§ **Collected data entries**
*** Block opens ***

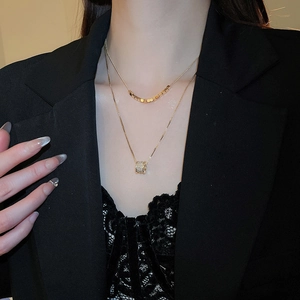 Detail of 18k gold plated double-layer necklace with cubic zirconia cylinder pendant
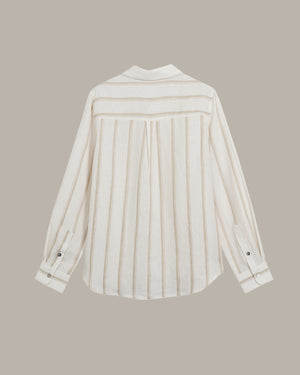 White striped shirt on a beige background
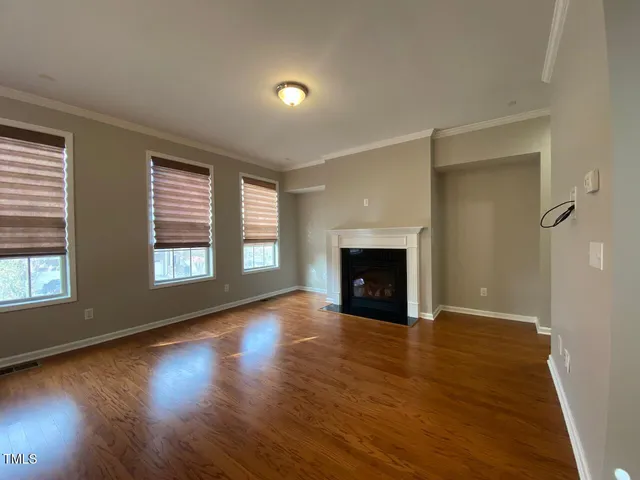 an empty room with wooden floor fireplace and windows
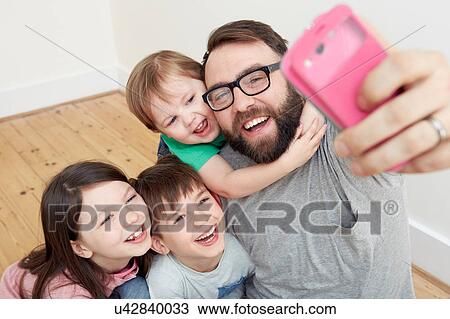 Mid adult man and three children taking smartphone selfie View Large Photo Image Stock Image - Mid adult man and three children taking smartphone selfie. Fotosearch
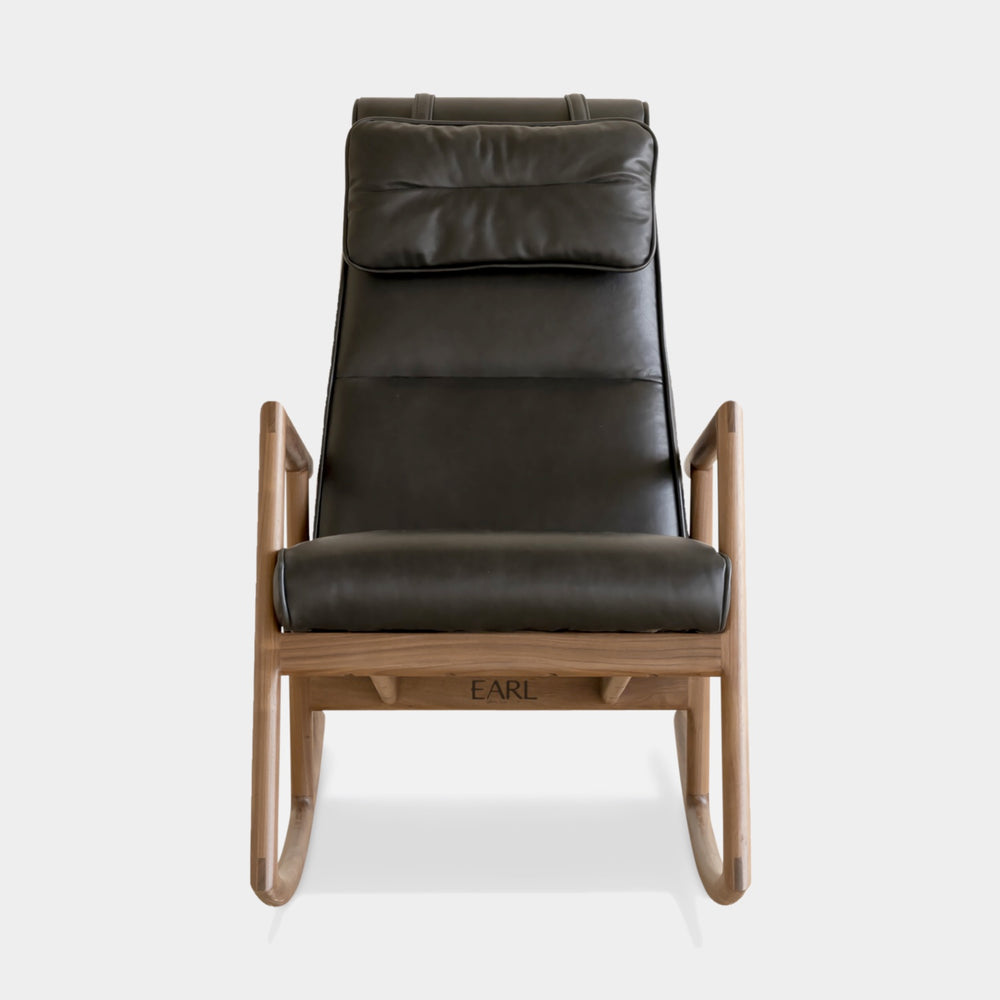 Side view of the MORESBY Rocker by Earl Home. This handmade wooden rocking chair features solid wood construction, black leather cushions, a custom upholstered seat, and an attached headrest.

*** Block closes ***

§ **TASK ITEM**
Going from the line holding "Mid adult man and three children taking smartphone selfie View" to the last line of the data above, reproduce every line exactly, both included, with the pictures omitted.

§ **EXERCISE RESPONSE**
 Mid adult man and three children taking smartphone selfie View Large Photo Image Stock Image - Mid adult man and three children taking smartphone selfie. Fotosearch
 Side view of the MORESBY Rocker by Earl Home. This handmade wooden rocking chair features solid wood construction, black leather cushions, a custom upholstered seat, and an attached headrest.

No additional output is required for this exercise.